Last year, another Rwandan refugee anonymously described to the ABC how the East African nation’s visiting High Commissioner allegedly threatened to kill him for refusing to become a foreign agent of influence.
Now, Noel Zihabamwe is choosing to speak publicly because he believes his two brothers in Rwanda have been murdered in retaliation for his decision to report the incident to NSW Police.
The Sydney-based human rights advocate said his siblings Jean Nsengimana and Antonine Zihabamwe were abducted from a bus by Rwandan police in September last year and have not been heard from since.
“They were arrested because they are my brothers, because they (Rwanda’s Government) want me to work for them,” said Mr Zihabamwe, who came to Australia as a refugee in 2006.
“I doubt that they’re still alive because it’s now 13 months, if they’re arrested and they’ve committed any crime I don’t think it would take that long to take them to justice.”
Mr Zihabamwe, who co-authored the book One Thousand Hills about surviving the Rwandan genocide, wants the Australian Government and public to know more about the threats faced by members of the African diaspora community.
“Their family members, who live back in Rwanda, they will face some consequences that the ones that my brothers have faced.”
In a statement, DFAT said the Australian Government took the alleged threats made towards an Australian citizen seriously.
“The Department of Foreign Affairs and Trade is aware of these concerns, and has raised them with the Rwandan Government,” a spokesman said.
“The department has also reaffirmed with the Rwandan Government the importance of freedom of expression and the right of all Australians to exercise this right free from intimidation.”
Last week the Australian Security Intelligence Organisation’s (ASIO) annual report warned foreign powers were “monitoring, harassing and intimidating of Australia’s culturally diverse communities”.
“We have uncovered many cases — involving multiple countries — where Australian community members and their families have been threatened for expressing views at odds with the foreign government’s policies or values.
“It is unacceptable that people in Australia are being intimidated simply for advocating democratic reforms or criticising human rights abuses,” ASIO’s Director General Mike Burgess said.
ABC attempts to contact Rwandan Government officials went unanswered.
Rwanda’s overseas network of agents face scrutiny
Images and documents seen by the ABC suggest the Rwandan regime, headed by controversial President Paul Kagame, has established a network of agents across Australia to monitor its main refugee populations in Sydney, Brisbane and Perth.
A video of Rwanda’s ruling political party congress in 2018 appears to show a prominent member from Sydney’s diaspora community who arrived in Australia in 2009.
Mr Zihabamwe said the man fled from Rwanda as a student claiming persecution, but instead now works closely with Mr Kagame’s regime to monitor other community members in New South Wales.

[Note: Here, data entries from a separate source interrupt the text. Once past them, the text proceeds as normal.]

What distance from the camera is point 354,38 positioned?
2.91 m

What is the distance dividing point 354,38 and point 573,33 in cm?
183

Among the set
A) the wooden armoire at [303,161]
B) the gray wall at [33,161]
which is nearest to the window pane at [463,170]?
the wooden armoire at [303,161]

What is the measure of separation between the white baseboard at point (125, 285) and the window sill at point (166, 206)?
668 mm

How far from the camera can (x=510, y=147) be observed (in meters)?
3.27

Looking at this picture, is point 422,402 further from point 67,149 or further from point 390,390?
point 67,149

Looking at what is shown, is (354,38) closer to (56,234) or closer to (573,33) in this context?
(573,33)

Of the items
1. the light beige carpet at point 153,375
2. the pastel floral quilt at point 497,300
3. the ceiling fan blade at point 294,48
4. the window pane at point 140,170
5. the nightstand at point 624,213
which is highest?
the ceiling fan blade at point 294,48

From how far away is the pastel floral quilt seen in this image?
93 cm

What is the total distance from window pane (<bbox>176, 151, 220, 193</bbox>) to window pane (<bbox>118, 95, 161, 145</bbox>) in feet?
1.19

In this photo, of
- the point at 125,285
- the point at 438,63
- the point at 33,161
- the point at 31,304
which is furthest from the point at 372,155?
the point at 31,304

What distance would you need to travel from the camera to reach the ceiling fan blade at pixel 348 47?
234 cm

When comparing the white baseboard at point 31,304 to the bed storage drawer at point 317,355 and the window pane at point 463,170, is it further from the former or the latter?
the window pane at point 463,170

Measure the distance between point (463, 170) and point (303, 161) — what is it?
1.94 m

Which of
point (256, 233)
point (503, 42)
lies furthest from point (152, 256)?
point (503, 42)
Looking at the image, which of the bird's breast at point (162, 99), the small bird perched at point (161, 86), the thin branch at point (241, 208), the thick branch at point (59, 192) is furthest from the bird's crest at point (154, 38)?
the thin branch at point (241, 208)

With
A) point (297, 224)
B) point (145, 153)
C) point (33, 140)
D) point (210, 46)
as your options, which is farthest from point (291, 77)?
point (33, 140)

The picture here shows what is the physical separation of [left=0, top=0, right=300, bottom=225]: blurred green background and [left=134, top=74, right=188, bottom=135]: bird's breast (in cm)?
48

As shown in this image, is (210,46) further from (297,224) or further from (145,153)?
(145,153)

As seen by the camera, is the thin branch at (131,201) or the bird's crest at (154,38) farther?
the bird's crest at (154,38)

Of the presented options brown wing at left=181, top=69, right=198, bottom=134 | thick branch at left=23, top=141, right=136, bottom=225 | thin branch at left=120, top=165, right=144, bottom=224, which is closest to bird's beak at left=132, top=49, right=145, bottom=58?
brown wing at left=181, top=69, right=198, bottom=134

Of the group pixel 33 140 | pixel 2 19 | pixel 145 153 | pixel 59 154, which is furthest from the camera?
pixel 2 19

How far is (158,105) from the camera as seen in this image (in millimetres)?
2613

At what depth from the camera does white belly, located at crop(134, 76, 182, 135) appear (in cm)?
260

Photographs seen by the ABC also reveal how Rwandan parents in Perth, who support the Kagame regime, are sending their children to a youth military training camp in the African nation where they dress in army uniforms.
In the United Kingdom, a video recently leaked from inside the Rwandan High Commission in London appears to show members of the Rwandan community being pressured to swear allegiance to their homeland.
Samuel Makinda, a Professor of International Relations and Security Studies at Murdoch University believes Rwandans are being targeted all over the world.
“People from Rwanda, not just in Australia but even in other countries, have been followed by their Government, some of them have been abducted — some have been murdered.
“The Rwandan Government is composed of people who came into power as fighters,” Professor Makinda explained.
Professor Makinda said President Paul Kagame feels his nation was abandoned during the time of the Rwandan genocide when the Tutsis were massacred.
“Anybody who opposes him is put in the same bracket as people who were killing the Tutsis in the mid-1990s, which is wrong of course.”